Kali Linux is a trusted critical component of a security professional’s toolkit for securing web applications. The official documentation says it is “is specifically geared to meet the requirements of professional penetration testing and security auditing.“ Incidences of security breaches in web-based applications can be largely contained through the deployment of Kali Linux’s suite of up-to-date software.
|Build secure systems with Kali Linux…
If you wish to employ advanced pentesting techniques with Kali Linux to build highly secured systems, you should check out our recent book Mastering Kali Linux for Advanced Penetration Testing – Third Edition written by Vijay Kumar Velu and Robert Beggs. This book will help you discover concepts such as social engineering, attacking wireless networks, web services, and embedded devices.
What it means to secure Web-based applications
There is a branch of information security dealing with the security of websites and web services (such as APIs), the same area that deals with securing web-based applications.

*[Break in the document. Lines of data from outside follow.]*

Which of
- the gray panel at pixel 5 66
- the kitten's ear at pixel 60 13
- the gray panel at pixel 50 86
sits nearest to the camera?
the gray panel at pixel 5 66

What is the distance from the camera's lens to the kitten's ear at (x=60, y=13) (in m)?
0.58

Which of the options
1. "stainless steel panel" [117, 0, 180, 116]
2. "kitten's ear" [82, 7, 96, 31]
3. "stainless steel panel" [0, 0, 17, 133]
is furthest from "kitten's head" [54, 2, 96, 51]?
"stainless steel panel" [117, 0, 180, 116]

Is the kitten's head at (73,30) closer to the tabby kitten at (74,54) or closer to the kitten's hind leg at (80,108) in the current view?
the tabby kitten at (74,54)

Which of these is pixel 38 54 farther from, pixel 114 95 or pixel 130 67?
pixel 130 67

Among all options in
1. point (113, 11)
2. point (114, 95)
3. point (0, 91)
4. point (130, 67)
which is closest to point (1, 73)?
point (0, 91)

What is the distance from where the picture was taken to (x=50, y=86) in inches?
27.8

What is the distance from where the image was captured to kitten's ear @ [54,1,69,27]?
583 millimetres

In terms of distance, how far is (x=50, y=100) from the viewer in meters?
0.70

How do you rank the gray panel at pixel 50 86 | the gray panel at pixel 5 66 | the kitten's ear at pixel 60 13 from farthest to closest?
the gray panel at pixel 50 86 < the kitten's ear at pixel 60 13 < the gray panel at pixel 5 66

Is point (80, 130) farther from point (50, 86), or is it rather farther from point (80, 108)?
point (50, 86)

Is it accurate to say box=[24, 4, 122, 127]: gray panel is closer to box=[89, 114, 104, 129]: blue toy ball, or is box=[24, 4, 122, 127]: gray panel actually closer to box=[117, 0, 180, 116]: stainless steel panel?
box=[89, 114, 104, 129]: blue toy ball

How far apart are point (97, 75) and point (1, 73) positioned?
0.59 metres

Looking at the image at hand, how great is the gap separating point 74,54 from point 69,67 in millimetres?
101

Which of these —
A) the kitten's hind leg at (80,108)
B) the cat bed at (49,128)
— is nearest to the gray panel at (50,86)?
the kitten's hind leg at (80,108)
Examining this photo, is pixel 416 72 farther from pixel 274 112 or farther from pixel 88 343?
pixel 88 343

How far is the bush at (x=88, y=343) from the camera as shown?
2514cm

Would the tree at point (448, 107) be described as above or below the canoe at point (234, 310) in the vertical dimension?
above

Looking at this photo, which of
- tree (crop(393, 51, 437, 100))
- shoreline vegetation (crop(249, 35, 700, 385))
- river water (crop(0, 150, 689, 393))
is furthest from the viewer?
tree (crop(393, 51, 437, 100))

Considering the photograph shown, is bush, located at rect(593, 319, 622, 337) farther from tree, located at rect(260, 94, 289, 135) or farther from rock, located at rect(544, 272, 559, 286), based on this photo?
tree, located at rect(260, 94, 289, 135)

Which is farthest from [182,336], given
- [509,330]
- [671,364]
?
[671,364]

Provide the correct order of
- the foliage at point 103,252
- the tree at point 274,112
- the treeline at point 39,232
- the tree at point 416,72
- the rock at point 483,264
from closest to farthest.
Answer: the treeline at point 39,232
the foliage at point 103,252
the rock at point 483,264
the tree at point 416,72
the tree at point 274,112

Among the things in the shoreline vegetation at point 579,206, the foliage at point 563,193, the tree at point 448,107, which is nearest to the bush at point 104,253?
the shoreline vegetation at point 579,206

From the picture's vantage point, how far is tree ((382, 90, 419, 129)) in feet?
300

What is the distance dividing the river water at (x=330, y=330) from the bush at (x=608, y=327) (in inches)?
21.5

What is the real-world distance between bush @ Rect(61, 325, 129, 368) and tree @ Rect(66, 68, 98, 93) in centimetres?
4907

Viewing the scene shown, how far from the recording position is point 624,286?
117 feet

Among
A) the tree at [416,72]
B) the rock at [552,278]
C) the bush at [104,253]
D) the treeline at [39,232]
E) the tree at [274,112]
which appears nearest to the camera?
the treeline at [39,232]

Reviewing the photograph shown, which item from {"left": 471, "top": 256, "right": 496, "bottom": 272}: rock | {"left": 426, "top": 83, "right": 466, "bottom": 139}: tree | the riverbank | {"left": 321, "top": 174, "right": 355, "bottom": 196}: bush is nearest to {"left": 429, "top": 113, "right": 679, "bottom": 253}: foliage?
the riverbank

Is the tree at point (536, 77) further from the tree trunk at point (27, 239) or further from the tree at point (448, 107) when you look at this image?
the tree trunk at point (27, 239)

For web-based businesses, web application security is a central component. The Internet serves a global population and is used in almost every walk of life one may imagine. As such, web properties can be attacked from various locations and with variable levels of complexity and scale. It is therefore critical to have protection against a variety of security threats that take advantage of vulnerabilities in an application’s code. Common web-based application targets are SaaS (Software-as-a-Service) applications and content management systems like WordPress.
A web-based application is a high-priority target if:
- the source code is complex enough to increase the possibility of vulnerabilities that are not contained and result in malicious code manipulation,
- the source code contains exploitable bugs, especially where code is not tested extensively,
- it can provide rewards of high value, including sensitive private data, after successful manipulation of source code,
- attacking it is easy to execute since most attacks are easy to automate and launch against multiple targets.

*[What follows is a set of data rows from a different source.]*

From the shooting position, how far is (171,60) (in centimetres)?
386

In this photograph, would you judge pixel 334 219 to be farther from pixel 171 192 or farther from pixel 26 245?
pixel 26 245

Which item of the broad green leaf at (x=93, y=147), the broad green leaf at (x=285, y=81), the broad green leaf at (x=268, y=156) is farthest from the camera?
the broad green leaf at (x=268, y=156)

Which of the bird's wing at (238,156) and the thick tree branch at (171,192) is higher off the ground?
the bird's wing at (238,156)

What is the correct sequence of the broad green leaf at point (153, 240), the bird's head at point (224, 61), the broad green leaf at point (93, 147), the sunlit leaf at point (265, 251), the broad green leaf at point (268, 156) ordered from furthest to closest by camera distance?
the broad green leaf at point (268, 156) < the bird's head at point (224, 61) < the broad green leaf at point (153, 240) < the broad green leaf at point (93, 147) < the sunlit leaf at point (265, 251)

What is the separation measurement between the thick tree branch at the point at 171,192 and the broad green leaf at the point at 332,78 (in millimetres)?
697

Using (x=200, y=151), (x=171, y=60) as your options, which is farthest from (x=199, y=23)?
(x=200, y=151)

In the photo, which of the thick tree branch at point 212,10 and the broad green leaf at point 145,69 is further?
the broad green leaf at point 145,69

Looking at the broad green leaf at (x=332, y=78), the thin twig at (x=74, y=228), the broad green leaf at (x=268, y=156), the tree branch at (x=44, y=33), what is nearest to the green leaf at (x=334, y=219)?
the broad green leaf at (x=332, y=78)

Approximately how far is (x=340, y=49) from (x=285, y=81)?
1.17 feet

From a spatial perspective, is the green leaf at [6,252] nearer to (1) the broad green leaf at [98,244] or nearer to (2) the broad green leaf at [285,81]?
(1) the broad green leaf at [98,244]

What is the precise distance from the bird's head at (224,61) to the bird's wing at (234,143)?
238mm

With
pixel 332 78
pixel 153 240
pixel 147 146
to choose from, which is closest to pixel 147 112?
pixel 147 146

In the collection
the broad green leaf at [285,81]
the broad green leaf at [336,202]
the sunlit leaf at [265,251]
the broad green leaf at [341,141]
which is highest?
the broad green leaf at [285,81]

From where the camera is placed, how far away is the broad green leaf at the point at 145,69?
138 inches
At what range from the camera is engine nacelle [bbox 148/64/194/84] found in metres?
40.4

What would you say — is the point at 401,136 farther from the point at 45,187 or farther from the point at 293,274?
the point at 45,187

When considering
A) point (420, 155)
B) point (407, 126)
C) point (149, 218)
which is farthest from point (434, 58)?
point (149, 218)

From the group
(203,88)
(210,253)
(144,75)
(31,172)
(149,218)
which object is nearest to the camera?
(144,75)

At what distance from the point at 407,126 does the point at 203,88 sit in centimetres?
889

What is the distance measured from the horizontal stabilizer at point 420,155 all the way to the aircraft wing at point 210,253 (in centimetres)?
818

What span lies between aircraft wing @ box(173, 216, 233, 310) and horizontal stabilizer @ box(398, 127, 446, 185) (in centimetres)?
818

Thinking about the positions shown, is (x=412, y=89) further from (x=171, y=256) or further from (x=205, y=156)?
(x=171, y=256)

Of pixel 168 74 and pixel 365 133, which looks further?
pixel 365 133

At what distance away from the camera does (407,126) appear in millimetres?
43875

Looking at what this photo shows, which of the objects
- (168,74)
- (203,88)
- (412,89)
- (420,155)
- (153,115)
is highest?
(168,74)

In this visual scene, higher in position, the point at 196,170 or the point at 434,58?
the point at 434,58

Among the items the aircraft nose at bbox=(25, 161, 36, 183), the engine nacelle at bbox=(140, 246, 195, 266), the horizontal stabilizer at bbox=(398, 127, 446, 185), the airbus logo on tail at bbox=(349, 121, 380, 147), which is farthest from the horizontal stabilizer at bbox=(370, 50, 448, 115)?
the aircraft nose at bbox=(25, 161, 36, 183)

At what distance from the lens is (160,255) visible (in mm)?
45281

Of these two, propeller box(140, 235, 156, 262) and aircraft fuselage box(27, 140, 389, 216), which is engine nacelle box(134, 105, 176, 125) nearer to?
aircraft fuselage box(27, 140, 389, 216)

Failing to secure its web-based application opens an organization up to attacks. Common consequences include information theft, damaged client relationships, legal proceedings, and revoked licenses.
Common Web App Security Vulnerabilities
A wide variety of attacks are available in the wild for web-based applications. These include targeted database manipulation and large-scale network disruption. Following are a few vectors or methods of attacks used by attackers:
A data breach differs from specific attack vectors. A data breach generally refers to the release of private or confidential information. It can stem from mistakes or due to malicious action. Data breaches cover a broad scope and could consist of several highly valuable records to millions of exposed user accounts. Common examples of data breaches include Cambridge Analytica and Ashley Madison.
Cross-site scripting (XSS)
It is a vulnerability that gives an attacker a way to inject client-side scripts into a webpage. The attacker can also directly access relevant information, impersonate a user, or trick them into divulging valuable information.
A perpetrator could notice a vulnerability in an e-commerce site that permits embedding of HTML tags in the site’s comments section. The embedded tags feature permanently on the page, causing the browser to parse them along with other source code each time the page is accessed.
SQL injection (SQLi)
A method whereby a web security vulnerability allows an attacker to interfere with the queries that an application makes to its database. With this, an attacker can view data that they could normally not retrieve. Attackers may also modify or create fresh user permissions, manipulate or remove sensitive data. Such data could belong to other users, or be any data the application itself can access.
In certain cases, an attacker can escalate the attack to exploit backend infrastructure like the underlying server. Common SQL injection examples include:
- Retrieving hidden data, thus modifying a SQL query to return enhanced results;
- Subverting application logic by essentially changing a query;
- UNION attacks, so as to retrieve data from different database tables;
- Examining the database, to retrieve information on the database’s version and structure; and
- Blind SQL injection, where you’re unable to retrieve application responses from queries you control.
To illustrate subverting application logic, take an application that lets users log in with a username and password. If the user submits their username as donnie and their password as peddie, the application tests the credentials by performing this SQL query:
SELECT * FROM users WHERE username = ‘donnie’ AND password = ‘donnie’
The login is successful where the query returns the user’s details. It is rejected, otherwise.
An attacker can log in here as a regular user without a password, by merely using the SQL comment sequence — to eliminate the password check from the WHERE clause of the query. An example is submitting the username admin’–along with a blank password in this query:
SELECT * FROM users WHERE username = ‘admin’--’ AND password = ‘’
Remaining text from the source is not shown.